Long Term Evolution (LTE) is a new radio standard being defined in 3GPP that is based upon the same technology as WiMAX. LTE networks will require new client devices and service providers will need to purchase new radio access network (RAN) equipment in addition to upgrading their backhaul capacity and core networks to handle additional IP-based traffic.
Where the current generation of mobile telecommunication networks are collectively known as 3G, LTE is 4G. It is already supported by a number of mobile operators, a few of which have secured spectrum for the earliest commerical deployments in 2010. Most operators will deploy in the 2012 or beyond timeframe.
Most major mobile carriers in the United States and several worldwide carriers announced plans to convert their networks to LTE beginning in 2009. The world's first publicly available LTE-service was opened by TeliaSonera in the two Scandinavian capitals Stockholm and Oslo on the 14th of December 2009. Seen as a replacement to WiMAX, LTE still hasn't arrived on the scene for most of the globe at the time of writing.
Many vendors have started to abandon WiMAX for the inevitable arrival of LTE, most notably the likes of Ericsson, Cisco and Alcatel-Lucent.
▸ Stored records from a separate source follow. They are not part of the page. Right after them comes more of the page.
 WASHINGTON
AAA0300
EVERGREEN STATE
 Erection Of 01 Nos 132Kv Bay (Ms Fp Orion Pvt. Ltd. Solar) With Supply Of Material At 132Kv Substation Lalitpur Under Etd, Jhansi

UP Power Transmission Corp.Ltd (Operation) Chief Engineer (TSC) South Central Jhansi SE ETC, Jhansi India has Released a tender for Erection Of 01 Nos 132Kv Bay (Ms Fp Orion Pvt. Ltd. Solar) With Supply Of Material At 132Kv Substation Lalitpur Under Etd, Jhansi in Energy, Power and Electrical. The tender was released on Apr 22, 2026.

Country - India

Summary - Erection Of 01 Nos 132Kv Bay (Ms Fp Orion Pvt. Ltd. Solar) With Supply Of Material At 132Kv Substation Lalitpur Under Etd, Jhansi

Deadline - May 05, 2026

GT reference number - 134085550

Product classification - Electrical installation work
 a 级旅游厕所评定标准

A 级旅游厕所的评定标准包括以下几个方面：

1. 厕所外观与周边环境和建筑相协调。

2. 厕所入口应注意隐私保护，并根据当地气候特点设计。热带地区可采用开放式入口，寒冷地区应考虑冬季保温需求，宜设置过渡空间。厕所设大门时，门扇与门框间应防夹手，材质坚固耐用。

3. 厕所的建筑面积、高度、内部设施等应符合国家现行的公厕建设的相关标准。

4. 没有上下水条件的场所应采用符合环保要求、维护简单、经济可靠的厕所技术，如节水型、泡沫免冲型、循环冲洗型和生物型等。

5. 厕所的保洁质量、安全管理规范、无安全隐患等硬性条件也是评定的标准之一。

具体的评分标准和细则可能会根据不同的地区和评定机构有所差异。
Motorola therefore appears to be the last major vendor left when it comes to developing WiMAX infrastructure, but the company seems to be standing firm on its commitment to WiMAX.
Bruce Brda, senior vice president and general manager for Wireless Networks, Motorola Home & Networks Mobility, says, "WiMAX is a robust solution for providing broadband today in emerging markets as well as in more competitive developed markets. For example, WiMAX has the ability as a platform to meet the unique needs of operators like Clearwire in the United States and Imagine in Ireland".
Motorola's lead in WiMAX deployment has been outlined by the fact that it has contracts with more than 35 operators in more than 20 countries. But even Motorola is focusing on playing its part in LTE development.
Taking Motorola's dual-focus into consideration, there could be a case for both technologies in future. On the one hand WiMAX infrastructure, in its current phase of development, can be deployed anywhere in the world relatively cheaply and relatively quickly, and it's ideal for rural areas. On the other hand, with many mobile operators and vendors abandoning WiMAX projects and focusing on LTE instead, LTE might gauge much more traction.
Either way, with greater mobile internet adoption, it's looking likely that the scenario of somebody sitting in the Arabian Desert, pulling out their laptop and accessing the internet thanks to WiMAX or LTE will become a more pervasive reality in this region.